### EXTRACT PROVIDED
[Start of section]

Gain on
Extinguishment of Notes Payable
Gain on extinguishment of notes payable for the three-month period
ended March 31, 2021 of $839,945 relates to the full forgiveness of
our Paycheck Protection Program (“PPP”) loan. The gain on
extinguishment represents the carrying value of the loan on the
forgiveness date.
Transaction cost
allocated to warrant liabilities
Transaction cost allocated to warrant liabilities for the
three-month period ended March 31, 2022 was $391,335.
Unrealized gain
on change in fair value of the Common Warrants
Unrealized gain on change in fair value of Common Warrants for the
three-month period ended March 31, 2022 of $782,500 relates to the
change in fair value of the Common Warrants issued as part of the
Offering (see Note E of the accompanying condensed consolidated
financial statements). The gain on change in fair value
represents the difference between the fair value of the Common
Warrants on the issuance date compared to the fair value as of
March 31, 2022.
Net
Loss
Net loss increased $242,719 or 16% to $1,759,757 for the
three-month period ended March 31, 2022 compared to $1,517,078 for
the three-month period ended March 31, 2021 due to the factors
noted above.

[End of section]

### REQUIRED WORK
Summarize the financial results excerpt in three sentences. Base your work solely on the financial results excerpt.

### RECORDS PROVIDED
[Start of section]

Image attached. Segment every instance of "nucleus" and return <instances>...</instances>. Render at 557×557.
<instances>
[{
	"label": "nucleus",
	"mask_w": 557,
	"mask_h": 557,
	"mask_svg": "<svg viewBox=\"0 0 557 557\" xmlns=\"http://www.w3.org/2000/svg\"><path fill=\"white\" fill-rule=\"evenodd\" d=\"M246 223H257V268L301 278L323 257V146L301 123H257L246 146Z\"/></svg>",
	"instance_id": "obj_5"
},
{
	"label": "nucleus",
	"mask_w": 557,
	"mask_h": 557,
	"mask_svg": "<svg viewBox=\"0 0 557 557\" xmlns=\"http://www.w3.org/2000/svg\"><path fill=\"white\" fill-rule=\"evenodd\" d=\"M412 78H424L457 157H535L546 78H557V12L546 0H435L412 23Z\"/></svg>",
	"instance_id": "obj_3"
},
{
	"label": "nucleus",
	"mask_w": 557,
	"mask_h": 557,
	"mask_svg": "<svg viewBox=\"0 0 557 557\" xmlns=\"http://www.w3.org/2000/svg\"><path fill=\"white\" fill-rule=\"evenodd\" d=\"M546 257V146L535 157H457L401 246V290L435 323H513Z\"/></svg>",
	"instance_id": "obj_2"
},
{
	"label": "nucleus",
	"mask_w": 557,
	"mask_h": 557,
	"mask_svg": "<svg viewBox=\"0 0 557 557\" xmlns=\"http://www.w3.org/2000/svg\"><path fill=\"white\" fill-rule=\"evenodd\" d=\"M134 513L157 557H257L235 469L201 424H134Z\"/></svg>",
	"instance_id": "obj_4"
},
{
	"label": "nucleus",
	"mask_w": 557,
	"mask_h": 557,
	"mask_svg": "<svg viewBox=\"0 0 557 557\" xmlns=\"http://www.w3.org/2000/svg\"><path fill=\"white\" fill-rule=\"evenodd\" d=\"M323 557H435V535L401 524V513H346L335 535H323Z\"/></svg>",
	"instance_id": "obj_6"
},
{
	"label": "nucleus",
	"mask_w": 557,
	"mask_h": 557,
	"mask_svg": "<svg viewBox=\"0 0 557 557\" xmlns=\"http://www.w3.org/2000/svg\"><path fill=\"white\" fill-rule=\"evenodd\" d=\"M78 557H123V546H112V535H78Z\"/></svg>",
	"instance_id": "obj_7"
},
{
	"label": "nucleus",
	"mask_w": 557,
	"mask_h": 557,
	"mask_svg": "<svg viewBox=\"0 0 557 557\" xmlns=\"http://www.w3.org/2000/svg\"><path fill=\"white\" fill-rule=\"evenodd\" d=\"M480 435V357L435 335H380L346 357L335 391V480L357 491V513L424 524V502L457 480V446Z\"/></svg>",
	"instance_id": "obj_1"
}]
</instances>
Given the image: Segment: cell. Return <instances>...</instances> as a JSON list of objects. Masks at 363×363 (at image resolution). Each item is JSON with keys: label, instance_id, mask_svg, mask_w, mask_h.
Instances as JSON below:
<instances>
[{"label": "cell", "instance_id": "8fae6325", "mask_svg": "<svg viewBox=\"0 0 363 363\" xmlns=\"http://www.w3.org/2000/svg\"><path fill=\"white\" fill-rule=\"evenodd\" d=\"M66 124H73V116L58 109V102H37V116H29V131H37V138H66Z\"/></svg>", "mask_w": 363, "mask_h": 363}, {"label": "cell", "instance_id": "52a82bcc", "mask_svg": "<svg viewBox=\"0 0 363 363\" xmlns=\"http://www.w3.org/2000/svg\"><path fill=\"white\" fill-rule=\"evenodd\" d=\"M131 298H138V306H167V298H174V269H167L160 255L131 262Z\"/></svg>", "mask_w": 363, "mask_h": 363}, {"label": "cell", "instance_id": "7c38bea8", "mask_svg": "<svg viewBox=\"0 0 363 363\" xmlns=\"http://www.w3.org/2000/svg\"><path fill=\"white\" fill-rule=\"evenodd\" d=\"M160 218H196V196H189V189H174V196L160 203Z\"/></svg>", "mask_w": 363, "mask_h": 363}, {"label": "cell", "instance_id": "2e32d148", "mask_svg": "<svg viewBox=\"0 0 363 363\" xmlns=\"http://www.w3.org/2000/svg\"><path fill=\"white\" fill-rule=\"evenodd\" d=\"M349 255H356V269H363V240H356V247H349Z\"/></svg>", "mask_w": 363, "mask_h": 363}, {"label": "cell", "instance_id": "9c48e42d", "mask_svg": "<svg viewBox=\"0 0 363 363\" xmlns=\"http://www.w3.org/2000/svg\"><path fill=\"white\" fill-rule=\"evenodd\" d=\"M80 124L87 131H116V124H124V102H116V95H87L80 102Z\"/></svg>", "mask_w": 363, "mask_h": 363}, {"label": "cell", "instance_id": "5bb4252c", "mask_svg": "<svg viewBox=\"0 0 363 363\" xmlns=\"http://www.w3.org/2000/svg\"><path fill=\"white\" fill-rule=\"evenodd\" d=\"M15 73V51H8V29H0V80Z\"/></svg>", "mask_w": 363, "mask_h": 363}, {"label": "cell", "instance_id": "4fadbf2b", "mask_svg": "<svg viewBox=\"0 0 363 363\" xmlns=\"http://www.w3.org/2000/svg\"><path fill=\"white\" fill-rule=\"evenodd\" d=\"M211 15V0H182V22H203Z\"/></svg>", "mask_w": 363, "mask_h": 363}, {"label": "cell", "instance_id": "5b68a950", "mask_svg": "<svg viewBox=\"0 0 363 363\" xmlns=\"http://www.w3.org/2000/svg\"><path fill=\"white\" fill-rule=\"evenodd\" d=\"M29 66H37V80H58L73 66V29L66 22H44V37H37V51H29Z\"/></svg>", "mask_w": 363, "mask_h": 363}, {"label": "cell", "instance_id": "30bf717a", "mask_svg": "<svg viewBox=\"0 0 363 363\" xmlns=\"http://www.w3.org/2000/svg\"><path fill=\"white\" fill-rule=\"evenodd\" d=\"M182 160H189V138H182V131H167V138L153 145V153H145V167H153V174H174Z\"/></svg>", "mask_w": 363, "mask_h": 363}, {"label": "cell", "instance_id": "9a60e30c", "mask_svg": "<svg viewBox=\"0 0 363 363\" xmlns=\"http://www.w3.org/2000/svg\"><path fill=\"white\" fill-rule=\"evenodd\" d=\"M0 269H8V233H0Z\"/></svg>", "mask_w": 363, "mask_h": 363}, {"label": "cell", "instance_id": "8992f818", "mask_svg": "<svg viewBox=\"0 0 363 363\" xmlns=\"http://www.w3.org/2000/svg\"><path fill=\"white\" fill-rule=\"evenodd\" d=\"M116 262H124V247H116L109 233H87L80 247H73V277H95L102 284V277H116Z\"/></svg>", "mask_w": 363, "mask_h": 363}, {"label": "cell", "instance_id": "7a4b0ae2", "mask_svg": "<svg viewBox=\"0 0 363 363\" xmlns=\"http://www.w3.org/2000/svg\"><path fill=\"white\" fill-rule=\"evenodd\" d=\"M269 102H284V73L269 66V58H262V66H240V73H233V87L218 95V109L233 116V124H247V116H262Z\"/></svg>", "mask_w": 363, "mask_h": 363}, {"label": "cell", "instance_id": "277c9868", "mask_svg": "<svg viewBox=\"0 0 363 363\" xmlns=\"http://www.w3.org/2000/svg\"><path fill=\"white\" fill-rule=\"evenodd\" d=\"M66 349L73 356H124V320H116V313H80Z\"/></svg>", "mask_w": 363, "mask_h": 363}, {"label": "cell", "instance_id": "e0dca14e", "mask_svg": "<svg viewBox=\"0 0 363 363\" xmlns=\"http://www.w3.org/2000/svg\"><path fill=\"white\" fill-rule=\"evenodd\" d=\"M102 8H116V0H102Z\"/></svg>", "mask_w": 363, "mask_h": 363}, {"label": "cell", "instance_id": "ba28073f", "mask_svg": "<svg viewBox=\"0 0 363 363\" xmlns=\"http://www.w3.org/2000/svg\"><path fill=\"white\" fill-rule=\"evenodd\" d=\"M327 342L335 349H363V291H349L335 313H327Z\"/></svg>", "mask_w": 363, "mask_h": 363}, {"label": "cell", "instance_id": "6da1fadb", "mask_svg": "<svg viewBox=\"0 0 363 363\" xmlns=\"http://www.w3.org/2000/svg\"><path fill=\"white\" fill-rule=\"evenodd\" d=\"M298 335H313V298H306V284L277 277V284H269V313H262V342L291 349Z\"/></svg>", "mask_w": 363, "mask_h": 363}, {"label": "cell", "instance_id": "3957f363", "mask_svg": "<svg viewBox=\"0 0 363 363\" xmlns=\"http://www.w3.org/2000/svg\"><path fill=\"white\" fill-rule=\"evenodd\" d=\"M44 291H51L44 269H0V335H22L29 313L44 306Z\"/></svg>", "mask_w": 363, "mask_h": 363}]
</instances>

[End of section]

### RESPONSE AREA
The gain on extinguishment of notes payable of $839,945 for the three-month period ended March 31, 2021 came from full forgiveness of the Paycheck Protection Program loan and represents the loan's carrying value on the forgiveness date. For the three-month period ended March 31, 2022, transaction cost allocated to warrant liabilities was $391,335. In that period, the unrealized gain of $782,500 reflected the change in fair value of the Common Warrants issued in the Offering, and net loss rose to $1,759,757 from $1,517,078 a year earlier.